- _Stated exercise_
Please arrange the stretch from the line containing "Which is higher with" through the end of the material as a Markdown table with the columns Row and Line. Leave out blank lines.

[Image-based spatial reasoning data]
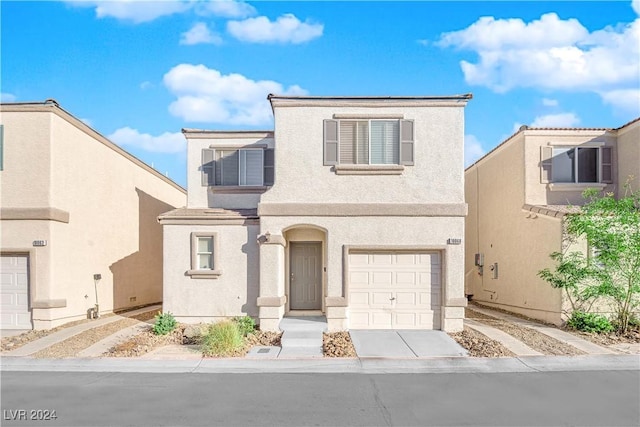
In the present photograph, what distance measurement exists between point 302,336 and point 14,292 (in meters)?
8.66

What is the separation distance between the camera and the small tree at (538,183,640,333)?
1117cm

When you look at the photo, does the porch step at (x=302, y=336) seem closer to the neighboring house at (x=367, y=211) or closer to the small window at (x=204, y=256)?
the neighboring house at (x=367, y=211)

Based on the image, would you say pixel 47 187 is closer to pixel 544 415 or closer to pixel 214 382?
pixel 214 382

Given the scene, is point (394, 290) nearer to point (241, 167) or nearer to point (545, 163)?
point (241, 167)

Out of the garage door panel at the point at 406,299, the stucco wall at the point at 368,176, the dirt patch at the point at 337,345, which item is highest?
the stucco wall at the point at 368,176

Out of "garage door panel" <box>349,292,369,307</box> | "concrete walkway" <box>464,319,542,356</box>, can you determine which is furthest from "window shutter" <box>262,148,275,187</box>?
"concrete walkway" <box>464,319,542,356</box>

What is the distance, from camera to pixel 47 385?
747cm

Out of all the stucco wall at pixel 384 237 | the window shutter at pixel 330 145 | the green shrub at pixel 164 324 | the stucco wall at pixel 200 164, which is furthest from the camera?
the stucco wall at pixel 200 164

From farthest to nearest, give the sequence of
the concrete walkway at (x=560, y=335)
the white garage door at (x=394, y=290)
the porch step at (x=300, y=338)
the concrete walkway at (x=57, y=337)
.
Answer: the white garage door at (x=394, y=290) < the porch step at (x=300, y=338) < the concrete walkway at (x=560, y=335) < the concrete walkway at (x=57, y=337)

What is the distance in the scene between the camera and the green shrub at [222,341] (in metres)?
9.34

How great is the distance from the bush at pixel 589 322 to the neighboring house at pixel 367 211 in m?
3.37

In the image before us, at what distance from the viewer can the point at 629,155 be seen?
13953 millimetres

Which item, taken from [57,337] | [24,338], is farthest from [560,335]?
[24,338]

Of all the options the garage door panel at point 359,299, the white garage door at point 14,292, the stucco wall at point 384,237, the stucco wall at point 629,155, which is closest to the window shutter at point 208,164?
the stucco wall at point 384,237
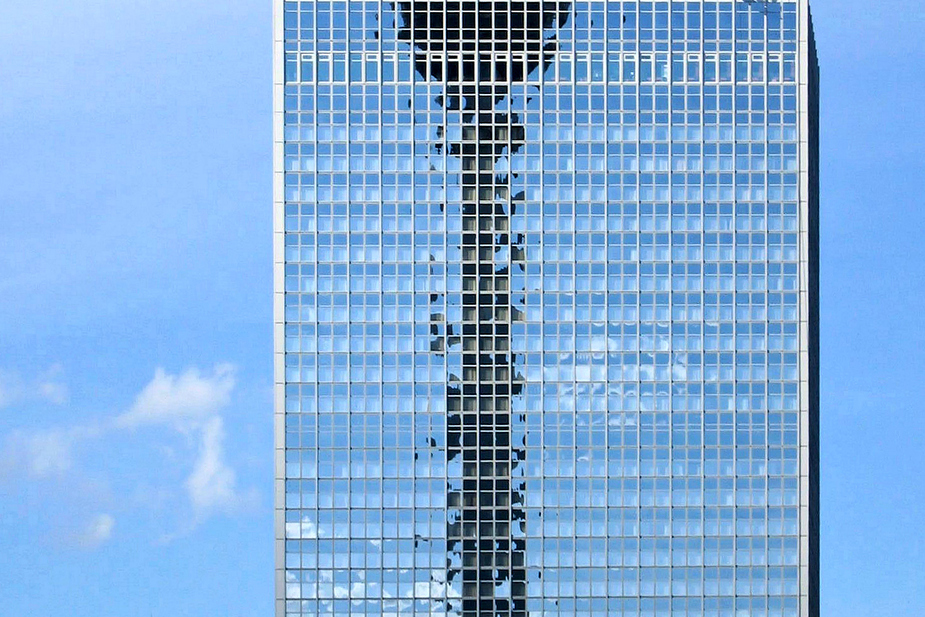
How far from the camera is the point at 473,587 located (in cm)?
15225

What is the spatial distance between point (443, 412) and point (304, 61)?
3205 cm

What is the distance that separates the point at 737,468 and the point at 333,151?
141 feet

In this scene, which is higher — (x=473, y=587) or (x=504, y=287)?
(x=504, y=287)

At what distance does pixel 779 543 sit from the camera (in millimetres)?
153375

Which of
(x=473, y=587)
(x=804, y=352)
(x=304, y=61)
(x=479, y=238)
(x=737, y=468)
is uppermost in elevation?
(x=304, y=61)

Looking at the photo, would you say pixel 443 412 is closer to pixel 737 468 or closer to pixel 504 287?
pixel 504 287

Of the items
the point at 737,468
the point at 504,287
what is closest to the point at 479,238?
the point at 504,287

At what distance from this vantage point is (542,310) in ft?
506

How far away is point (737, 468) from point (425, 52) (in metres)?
43.9

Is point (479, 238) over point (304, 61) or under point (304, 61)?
under

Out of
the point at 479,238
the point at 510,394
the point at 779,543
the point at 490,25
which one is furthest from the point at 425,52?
the point at 779,543

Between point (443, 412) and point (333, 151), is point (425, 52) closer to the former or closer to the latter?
point (333, 151)

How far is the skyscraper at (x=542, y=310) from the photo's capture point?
15212 centimetres

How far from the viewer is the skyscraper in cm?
15212
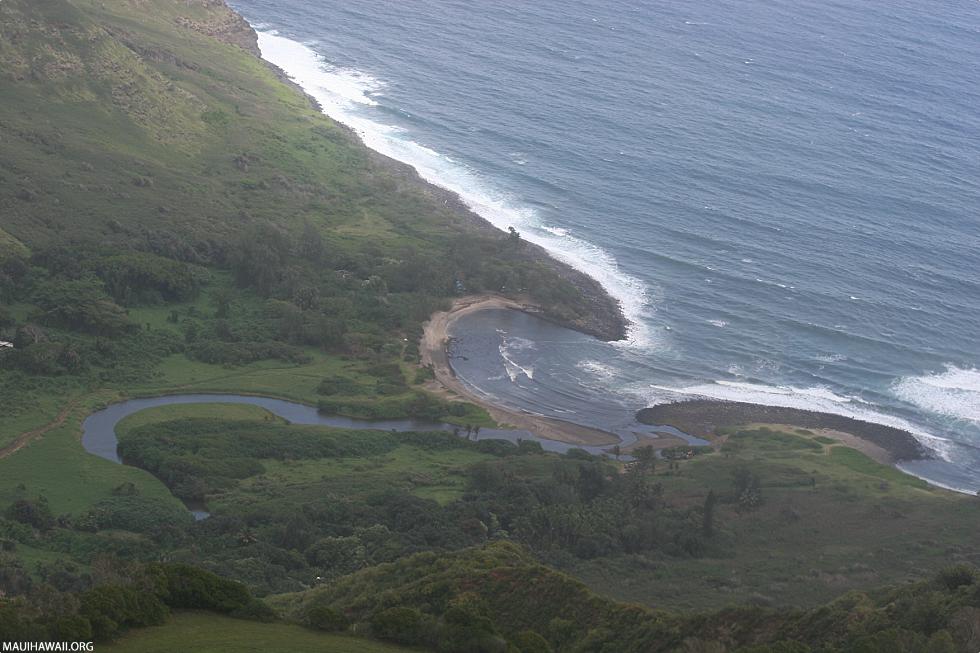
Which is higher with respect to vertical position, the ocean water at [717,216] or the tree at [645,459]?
the ocean water at [717,216]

- _Output of the task_
| Row | Line |
|---|---|
| 1 | Which is higher with respect to vertical position, the ocean water at [717,216] or the tree at [645,459]? |
| 2 | the ocean water at [717,216] |